■ **TRECHO APRESENTADO**
■ ■ ■ ■ ■

Atualizado: 3 de mai. de 2020

O filme Psicose (1960), do aclamado diretor Alfred Hitchcock, baseado na obra homônima de Robert Bloch, conta a história da jovem Marion que, após roubar uma quantia de dinheiro de seu patrão, foge. Ao pernoitar em um hotel de beira de estrada, Bates Motel, é supostamente assassinada pela misteriosa proprietária do local, Norma Bates. Durante a obra, descobre-se que o assassino é na realidade Norman, filho de Norma, que sofre de grave distúrbio psicológico-psiquiátrico e assume uma personalidade assassina da própria mãe.


A série Bates Motel (2013) conta a história dessa família antes do filme de Hitchcock. A cena inaugural é a morte do pai, um homem violento. Posteriormente, descobre-se que o assassinato foi cometido por Norman, em um ato em defesa da mãe. Contudo, o jovem sofre de lapsos na memória diante de situações muito traumáticas e não se lembra do ocorrido. Esses lapsos podem ser explicados pela teoria freudiana do traumático. O trauma ocorre diante de um ocorrido que não pode ser significado/inscrito pela pessoa no momento, ou seja, pela incapacidade do sujeito de reagir a um acontecimento de forma adequada. “O traumatismo caracteriza-se pelo afluxo de excitações que é excessivo em relação à tolerância do sujeito e à sua capacidade de dominar e de elaborar psiquicamente essas excitações” (LAPLANCHE, PONTALIS. 2001, p. 522). Dessa forma o trauma elicia uma ruptura psíquica, o que explica os lapsos de Norman.


Norma, nessa situação, simula um acidente para explicar a morte do marido e resolve se mudar para outra cidade, onde ambos poderiam “ter um novo começo”. Eles compram um hotel, o Bates Motel. Descobrem, no entanto, que a estrada de acesso ao estabelecimento será desativada e, com esse isolamento geográfico, ambos convivem quase que exclusivamente um com o outro, numa relação de mútua dependência. A partir desse contexto, a relação de Norma e Norman fica extremamente intensa e patológica.


É possível traçar um primeiro paralelo à teoria do Complexo de Édipo de Freud, que consiste na ideia da existência de um desejo incestuoso da criança pela mãe e do ódio que a interferência do pai causa nessa relação tríade (pai-mãe-filho). Norman vence a disputa com seu pai no momento em que realiza seu desejo de eliminá-lo. Com a saída do pai, Norman não precisa mais disputar a mãe, tendo-a só para si. A partir disso, ele passa a ocupar o lugar de falo de Norma, ou seja, o lugar de completude e satisfação total dela.

■ ■ ■ ■ ■

■ **ITENS FORNECIDOS**
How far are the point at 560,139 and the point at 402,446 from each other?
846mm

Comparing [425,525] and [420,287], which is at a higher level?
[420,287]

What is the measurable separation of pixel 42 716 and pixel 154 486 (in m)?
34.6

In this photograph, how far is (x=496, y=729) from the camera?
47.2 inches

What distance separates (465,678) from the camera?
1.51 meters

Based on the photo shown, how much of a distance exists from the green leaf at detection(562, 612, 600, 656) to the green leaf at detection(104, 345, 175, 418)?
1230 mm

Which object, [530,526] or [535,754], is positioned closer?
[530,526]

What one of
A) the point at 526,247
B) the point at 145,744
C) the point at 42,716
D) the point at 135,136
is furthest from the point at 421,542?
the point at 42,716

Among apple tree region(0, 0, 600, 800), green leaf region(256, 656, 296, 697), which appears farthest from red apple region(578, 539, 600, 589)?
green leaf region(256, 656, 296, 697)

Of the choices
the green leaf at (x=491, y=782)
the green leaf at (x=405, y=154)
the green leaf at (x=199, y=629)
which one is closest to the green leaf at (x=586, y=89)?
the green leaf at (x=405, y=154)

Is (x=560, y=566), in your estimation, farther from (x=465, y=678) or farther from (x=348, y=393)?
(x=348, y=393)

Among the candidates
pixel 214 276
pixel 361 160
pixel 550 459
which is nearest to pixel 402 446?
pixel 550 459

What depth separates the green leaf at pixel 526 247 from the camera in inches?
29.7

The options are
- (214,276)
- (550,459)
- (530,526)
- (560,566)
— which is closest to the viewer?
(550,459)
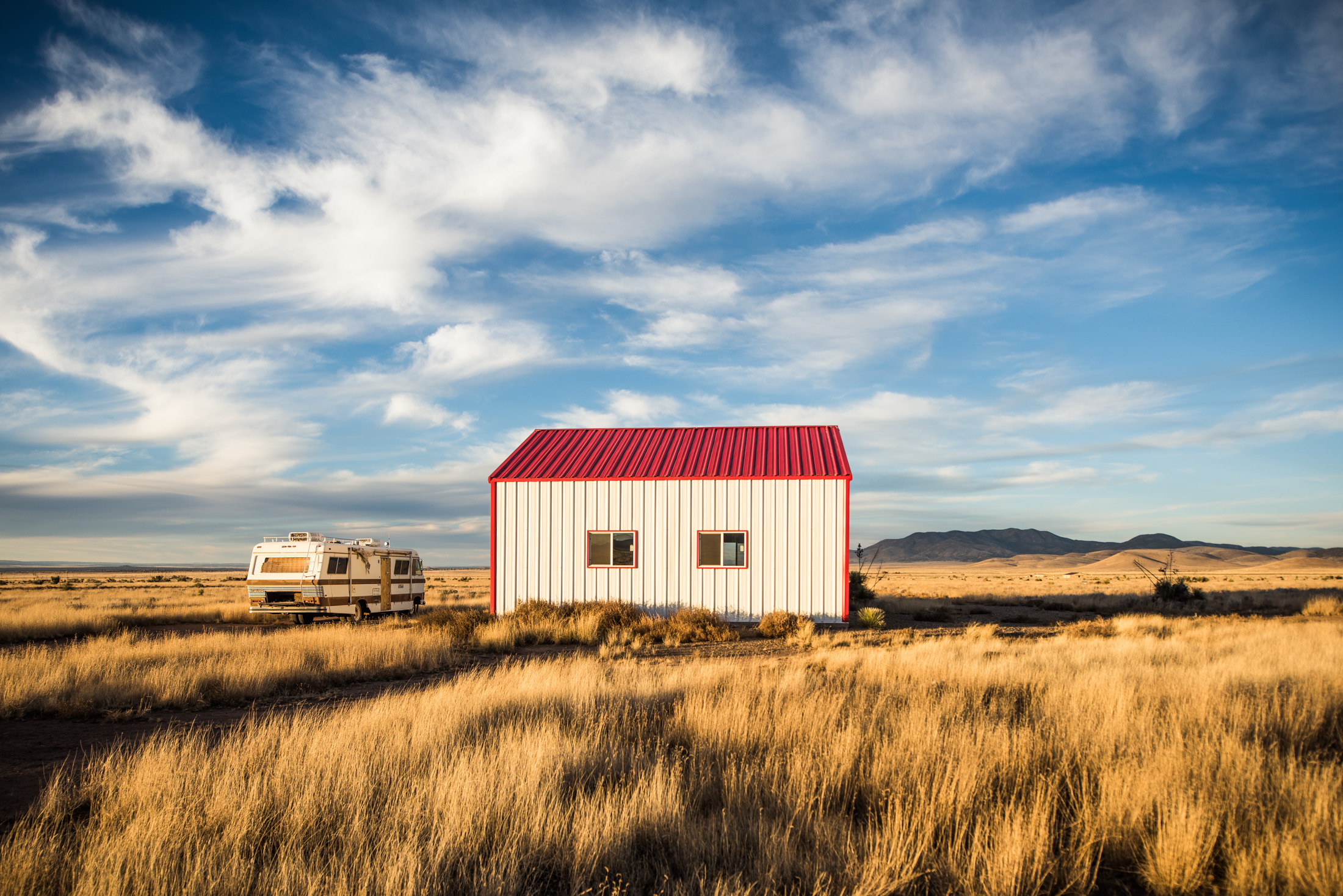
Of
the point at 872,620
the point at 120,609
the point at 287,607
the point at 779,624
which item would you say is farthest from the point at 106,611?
the point at 872,620

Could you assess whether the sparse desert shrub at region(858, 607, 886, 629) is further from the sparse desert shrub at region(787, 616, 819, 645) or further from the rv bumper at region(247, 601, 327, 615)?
the rv bumper at region(247, 601, 327, 615)

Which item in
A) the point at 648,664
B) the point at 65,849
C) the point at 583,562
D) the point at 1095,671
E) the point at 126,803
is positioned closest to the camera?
the point at 65,849

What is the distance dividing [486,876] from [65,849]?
8.30 feet

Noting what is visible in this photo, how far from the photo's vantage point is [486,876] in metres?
3.96

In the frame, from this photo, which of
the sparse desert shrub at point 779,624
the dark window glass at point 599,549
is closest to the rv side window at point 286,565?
the dark window glass at point 599,549

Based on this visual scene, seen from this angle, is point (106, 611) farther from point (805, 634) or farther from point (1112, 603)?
point (1112, 603)

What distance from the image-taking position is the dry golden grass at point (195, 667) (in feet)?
30.3

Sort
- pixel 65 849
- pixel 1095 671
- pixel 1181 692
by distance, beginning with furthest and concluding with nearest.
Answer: pixel 1095 671
pixel 1181 692
pixel 65 849

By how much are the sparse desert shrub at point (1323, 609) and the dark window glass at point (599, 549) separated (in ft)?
Result: 68.9

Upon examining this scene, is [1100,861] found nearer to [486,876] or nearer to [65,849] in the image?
[486,876]

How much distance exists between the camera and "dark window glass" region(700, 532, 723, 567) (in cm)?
2019

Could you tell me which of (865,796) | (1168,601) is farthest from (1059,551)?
(865,796)

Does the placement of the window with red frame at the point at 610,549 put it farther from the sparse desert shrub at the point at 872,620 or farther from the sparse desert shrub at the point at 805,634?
the sparse desert shrub at the point at 872,620

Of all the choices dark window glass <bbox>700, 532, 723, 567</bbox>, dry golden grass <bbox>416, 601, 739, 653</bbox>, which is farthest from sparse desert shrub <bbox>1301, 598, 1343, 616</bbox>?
dry golden grass <bbox>416, 601, 739, 653</bbox>
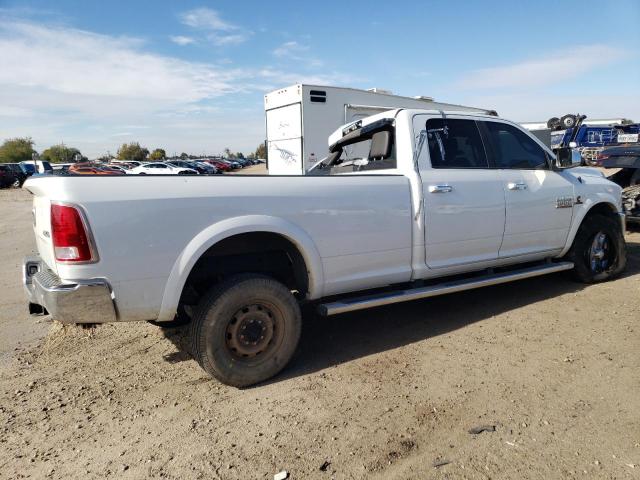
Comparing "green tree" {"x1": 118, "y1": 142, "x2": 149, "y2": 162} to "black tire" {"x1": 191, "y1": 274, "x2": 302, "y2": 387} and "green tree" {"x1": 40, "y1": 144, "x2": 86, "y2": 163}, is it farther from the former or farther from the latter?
"black tire" {"x1": 191, "y1": 274, "x2": 302, "y2": 387}

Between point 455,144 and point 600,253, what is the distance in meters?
2.62

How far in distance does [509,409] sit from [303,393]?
1.37 m

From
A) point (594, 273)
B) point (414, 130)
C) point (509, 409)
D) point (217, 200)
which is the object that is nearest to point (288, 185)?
point (217, 200)

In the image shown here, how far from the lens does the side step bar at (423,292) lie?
3.55 metres

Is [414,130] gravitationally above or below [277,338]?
above

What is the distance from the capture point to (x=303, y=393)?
3.19m

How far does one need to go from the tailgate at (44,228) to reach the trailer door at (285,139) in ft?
23.4

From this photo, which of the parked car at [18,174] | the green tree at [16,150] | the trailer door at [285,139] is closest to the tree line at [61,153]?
the green tree at [16,150]

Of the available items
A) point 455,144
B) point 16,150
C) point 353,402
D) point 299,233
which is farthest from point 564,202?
point 16,150

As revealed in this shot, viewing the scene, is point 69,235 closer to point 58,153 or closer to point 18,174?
point 18,174

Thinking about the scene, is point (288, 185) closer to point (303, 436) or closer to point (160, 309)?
point (160, 309)

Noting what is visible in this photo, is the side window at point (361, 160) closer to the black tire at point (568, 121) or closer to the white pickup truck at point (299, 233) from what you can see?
the white pickup truck at point (299, 233)

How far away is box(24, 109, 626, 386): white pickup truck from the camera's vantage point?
2756 millimetres

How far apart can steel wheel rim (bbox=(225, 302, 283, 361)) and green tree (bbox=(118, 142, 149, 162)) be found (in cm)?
11098
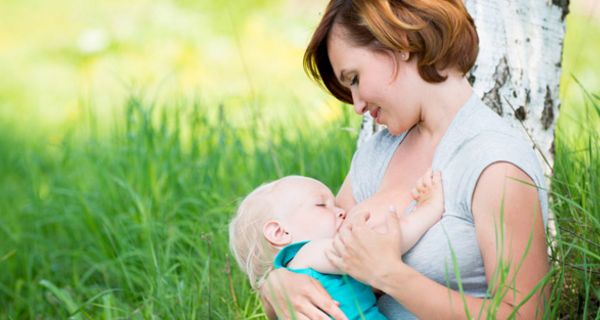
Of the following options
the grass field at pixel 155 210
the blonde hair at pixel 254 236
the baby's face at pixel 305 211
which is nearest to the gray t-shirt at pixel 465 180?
the baby's face at pixel 305 211

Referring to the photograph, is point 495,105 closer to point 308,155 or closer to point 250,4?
point 308,155

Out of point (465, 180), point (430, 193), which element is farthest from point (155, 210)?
point (465, 180)

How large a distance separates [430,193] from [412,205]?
0.11 metres

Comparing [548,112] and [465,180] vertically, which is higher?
[465,180]

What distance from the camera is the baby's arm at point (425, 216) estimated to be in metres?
2.29

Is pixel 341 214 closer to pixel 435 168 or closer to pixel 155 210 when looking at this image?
pixel 435 168

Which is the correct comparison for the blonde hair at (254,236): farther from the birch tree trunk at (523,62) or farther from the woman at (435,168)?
the birch tree trunk at (523,62)

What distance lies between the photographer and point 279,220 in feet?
8.55

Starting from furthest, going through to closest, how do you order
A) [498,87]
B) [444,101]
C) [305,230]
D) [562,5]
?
1. [562,5]
2. [498,87]
3. [305,230]
4. [444,101]

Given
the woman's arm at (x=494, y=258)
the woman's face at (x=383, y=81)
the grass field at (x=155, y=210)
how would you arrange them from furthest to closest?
the grass field at (x=155, y=210), the woman's face at (x=383, y=81), the woman's arm at (x=494, y=258)

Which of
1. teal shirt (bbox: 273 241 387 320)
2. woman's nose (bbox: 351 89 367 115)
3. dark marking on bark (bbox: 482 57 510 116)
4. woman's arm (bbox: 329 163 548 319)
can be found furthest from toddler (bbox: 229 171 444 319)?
dark marking on bark (bbox: 482 57 510 116)

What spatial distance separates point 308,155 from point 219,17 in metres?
6.14

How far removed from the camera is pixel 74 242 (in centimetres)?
456

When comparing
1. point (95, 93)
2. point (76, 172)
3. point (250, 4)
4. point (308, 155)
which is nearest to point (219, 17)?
point (250, 4)
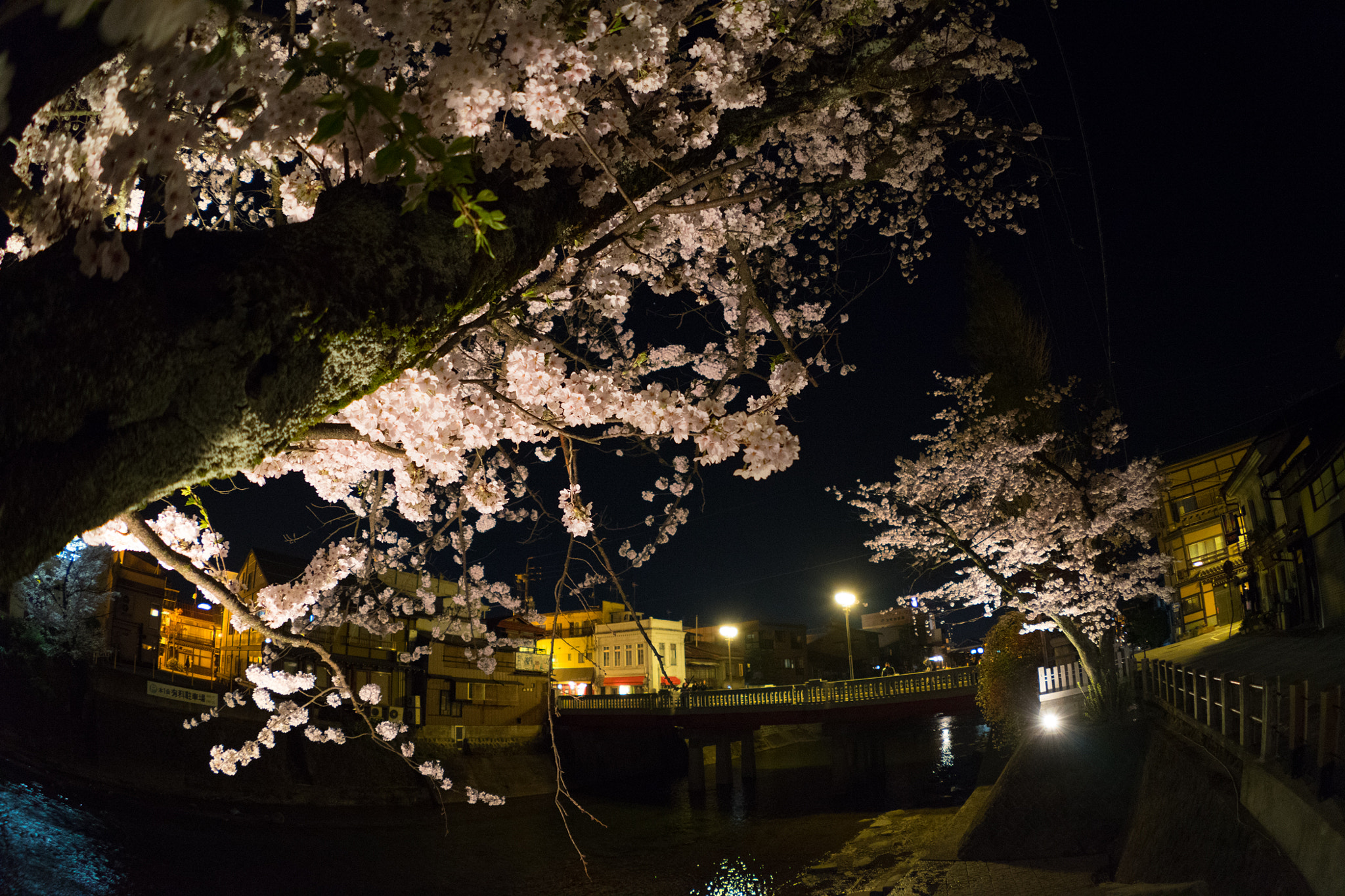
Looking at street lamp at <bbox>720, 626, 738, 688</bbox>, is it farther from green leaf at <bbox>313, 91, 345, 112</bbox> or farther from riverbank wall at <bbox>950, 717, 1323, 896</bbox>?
green leaf at <bbox>313, 91, 345, 112</bbox>

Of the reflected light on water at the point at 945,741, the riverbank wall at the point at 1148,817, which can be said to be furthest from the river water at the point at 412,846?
the reflected light on water at the point at 945,741

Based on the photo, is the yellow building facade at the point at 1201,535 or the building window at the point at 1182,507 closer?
the yellow building facade at the point at 1201,535

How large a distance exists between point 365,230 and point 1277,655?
20.5 m

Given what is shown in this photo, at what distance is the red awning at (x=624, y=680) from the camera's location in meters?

■ ■ ■ ■ ■

■ **SUAS TAREFAS**
1. Segundo o trecho sobre Psicose e Bates Motel, qual é a cena inaugural da série?
2. Prossiga com o trecho sobre Psicose e Bates Motel a partir da última frase mostrada.
Os itens não têm nenhum papel nesta atividade.

■ **RESPOSTAS DO EXERCÍCIO**
1. A morte do pai, um homem violento.

2.
Na ausência da introdução do significante nome-do-pai, não há a introdução de um terceiro que interdite a relação mãe-e-filho. O pai simbólico de Norman não existe. Ele é o tudo da mãe.


A psicose se estrutura justamente nesse contexto de não introdução de um terceiro indivíduo no Complexo de Édipo, na não castração da criança, na qual ela acredita ser o falo da mãe. Começa a se tornar claro que Norman é um forte candidato a uma estrutura de personalidade psicótica.


Esse lugar de pai interditor deve ser preenchido por algum outro desejo da mãe. O bebê, se for único objeto de investimento libidinal da mãe, acaba ocupando todo o espaço da vida dela. Ele vive na posição de gozo, sendo eleito como a única coisa importante para ela, o que impede a inscrição da castração, ou seja, da falta.  É preciso, para desenvolver uma estrutura de personalidade neurótica, deixar de ser objeto para ser sujeito, algo que Norman nunca conseguiu. Norman fica, então, alienado no desejo do outro, aprisionado no desejo materno de completá-la, impedindo que ele se constitua como um sujeito unificado.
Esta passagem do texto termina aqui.